* _Supplied material_:
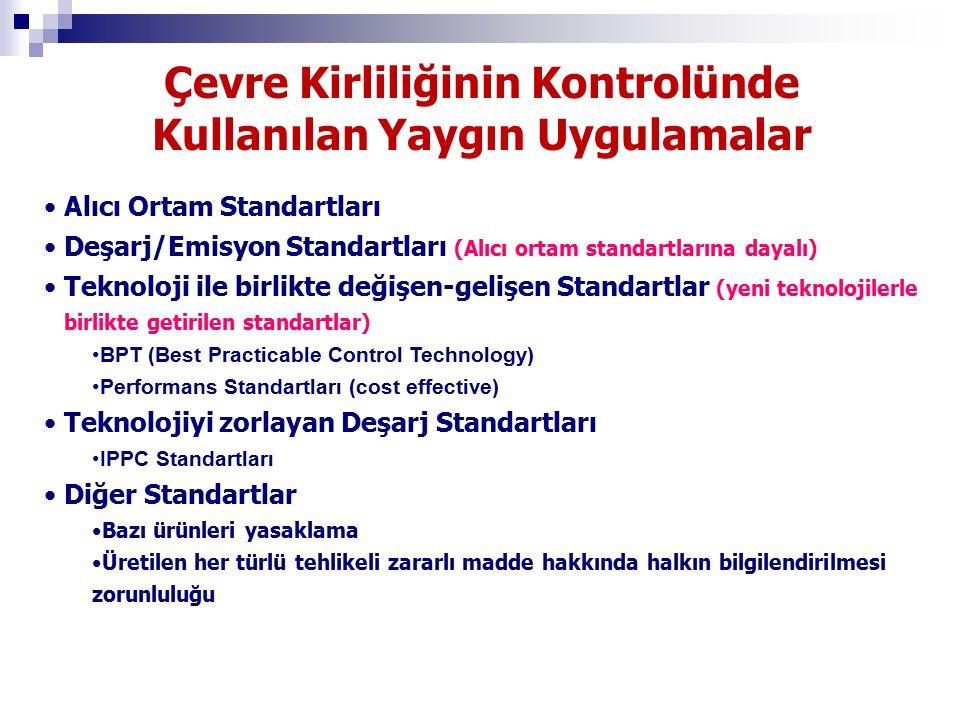 Çevre Kirliliğinin Kontrolünde Kullanılan Yaygın Uygulamalar Alıcı Ortam Standartları Deşarj/Emisyon Standartları (Alıcı ortam standartlarına dayalı) Teknoloji ile birlikte değişen-gelişen Standartlar (yeni teknolojilerle birlikte getirilen standartlar) BPT (Best Practicable Control Technology) Performans Standartları (cost effective) Teknolojiyi zorlayan Deşarj Standartları IPPC Standartları Diğer Standartlar Bazı ürünleri yasaklama Üretilen her türlü tehlikeli zararlı madde hakkında halkın bilgilendirilmesi zorunluluğu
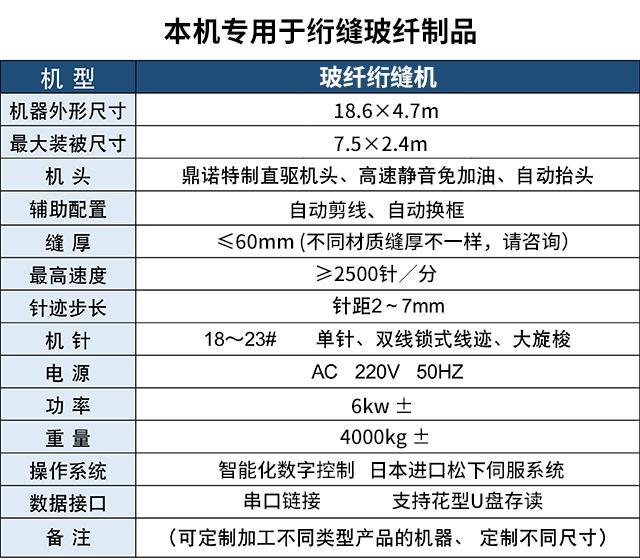 玻纤绗缝机产品参数表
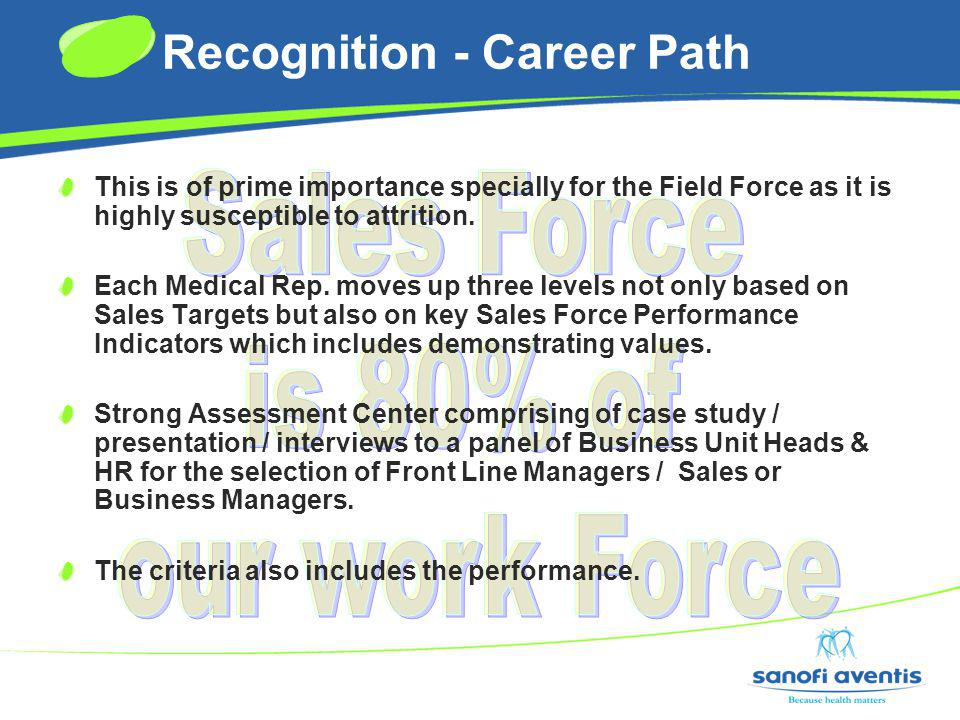 Recognition - Career Path
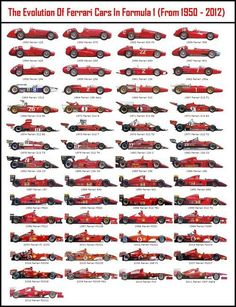 The Evolution of Ferrari Cars in formula 1 (1950-2012)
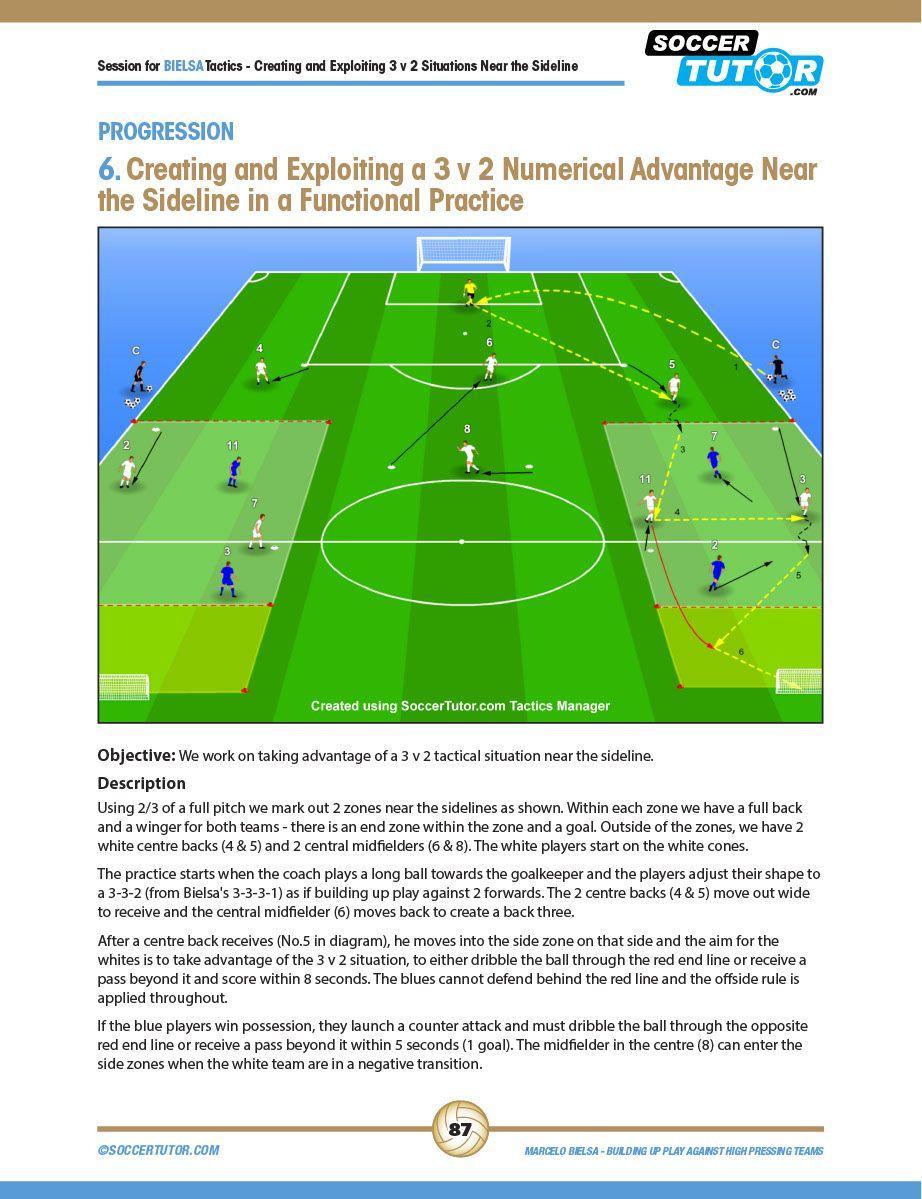 Marcelo Bielsa Tactics Creating And Exploiting 3v2 Situations 4 Practices 1 1 Pdf Shared Files Entrenamiento Futbol Entrenamiento Ejercicios De Futbol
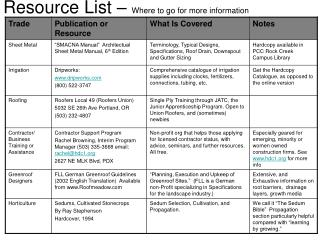 Resource List – Where to go for more information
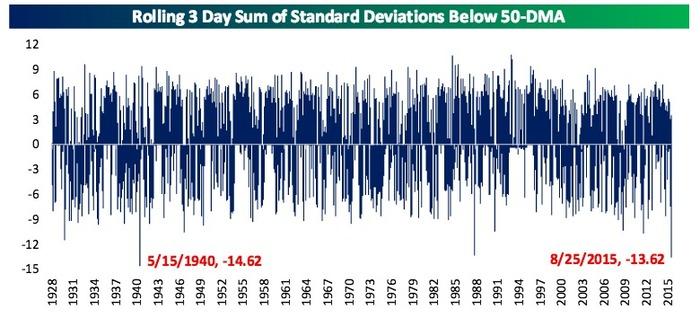 S&P 500の75年ぶり損失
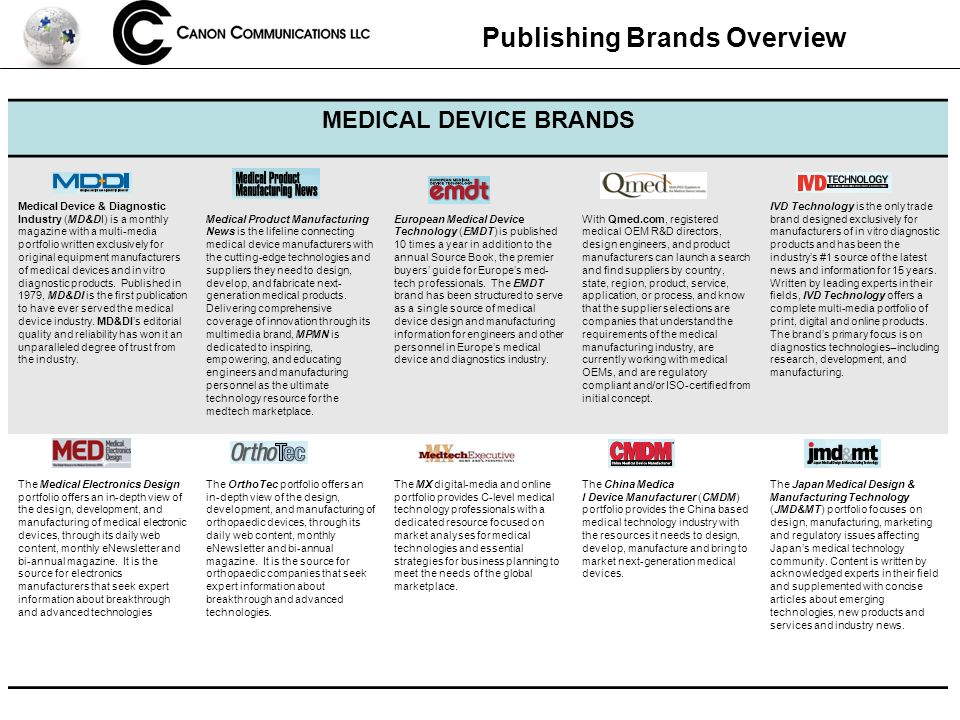 Publishing Brands Overview MEDICAL DEVICE BRANDS Medical Device & Diagnostic Industry (MD&DI) is a monthly magazine with a multi-media portfolio written exclusively for original equipment manufacturers of medical devices and in vitro diagnostic products.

* _Task requirements_:
Could each line of the data be written out exactly, with no pictures included?

* _The answer_:
 Çevre Kirliliğinin Kontrolünde Kullanılan Yaygın Uygulamalar Alıcı Ortam Standartları Deşarj/Emisyon Standartları (Alıcı ortam standartlarına dayalı) Teknoloji ile birlikte değişen-gelişen Standartlar (yeni teknolojilerle birlikte getirilen standartlar) BPT (Best Practicable Control Technology) Performans Standartları (cost effective) Teknolojiyi zorlayan Deşarj Standartları IPPC Standartları Diğer Standartlar Bazı ürünleri yasaklama Üretilen her türlü tehlikeli zararlı madde hakkında halkın bilgilendirilmesi zorunluluğu
 玻纤绗缝机产品参数表
 Recognition - Career Path
 The Evolution of Ferrari Cars in formula 1 (1950-2012)
 Marcelo Bielsa Tactics Creating And Exploiting 3v2 Situations 4 Practices 1 1 Pdf Shared Files Entrenamiento Futbol Entrenamiento Ejercicios De Futbol
 Resource List – Where to go for more information
 S&P 500の75年ぶり損失
 Publishing Brands Overview MEDICAL DEVICE BRANDS Medical Device & Diagnostic Industry (MD&DI) is a monthly magazine with a multi-media portfolio written exclusively for original equipment manufacturers of medical devices and in vitro diagnostic products.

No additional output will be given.